C. Registered and Used in Bad Faith
Paragraph 4 (b) (iv) of the Policy provides that it shall be evidence of registration and use of a domain name in bad faith if the Panel finds that, by using the domain name, the Respondent has intentionally attempted to attract, for commercial gain, Internet users to its website by creating a likelihood of confusion with the Complainant’s trademark as to the source, sponsorship, affiliation, or endorsement of the Respondent’s website or of a product or service on it.

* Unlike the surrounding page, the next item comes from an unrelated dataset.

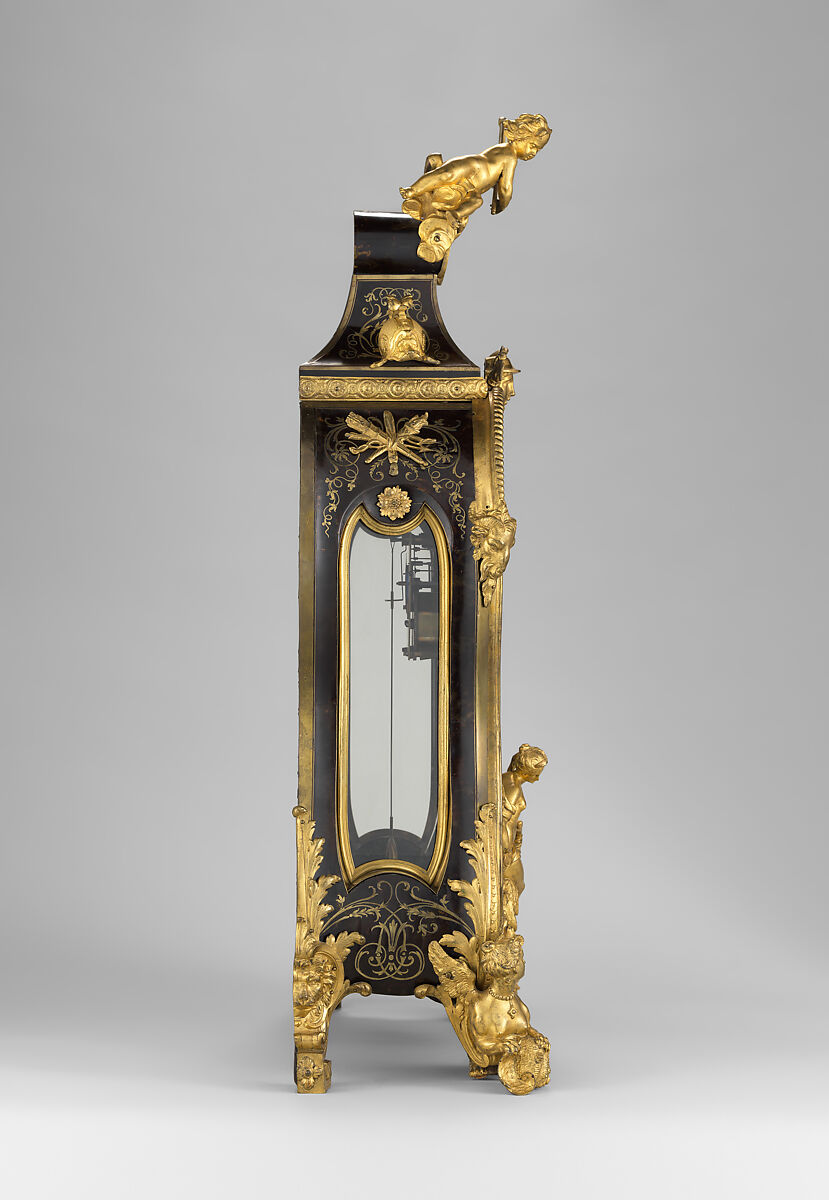 Clock (pendule à console), Movement by Louis Mÿnüel (French, about 1675/80–1742), Case: oak veneered with brass and tortoiseshell with gilded-bronze mounts; Dial: gilded brass and enamel, French, Paris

As set out in detail above, the Panel is satisfied that the Respondent, who is active in the Complainant’s field, was likely to have known of the Complainant’s CROWN trademarks before the domain names were registered. The Respondent’s having permitted the domain names to be re-routed to the "www.materials-handling-eqp.com" website can be taken, in the absence of evidence to the contrary, to be intentional rather than inadvertent. The domain names were inherently likely to cause Internet users to assume that the site to which the domain names led was in some way related to the Complainant and its CROWN family of products. The uncontested facts give rise to a strong inference that the Respondent knew this.
The Panel considers that the Respondent intentionally attempted to attract Internet users to the "www.materials-handling-eqp.com" website by adopting domain names which the Respondent can reasonably be assumed to have known would create a likelihood of confusion as to source or affiliation with the Complainant’s trademark. The Panel considers it more likely than not that commercial gain to the Respondent was involved, even though the exact nature of that gain cannot be determined with certainty. It is unlikely that the Respondent would have permitted the use of its domain names for re-routing purposes unless it would derive some benefit.
The Respondent’s re-routing activities threaten to disrupt the Complainant’s business and deceive the public. Such activities have been held to constitute bad faith use and registration in among others NetWizards, Inc. v. Spectrum Enterprises, WIPO Case No. D2000-1768. The Panel agrees with the reasoning in that case and finds that the Respondent registered and used the contested domain names in bad faith.
7. Decision
For all the foregoing reasons, in accordance with Paragraphs 4(i) of the Policy and 15 of the Rules the Panel orders that the domain names <crownforklift.com> and <crownforklift.info> be transferred to the Complainant.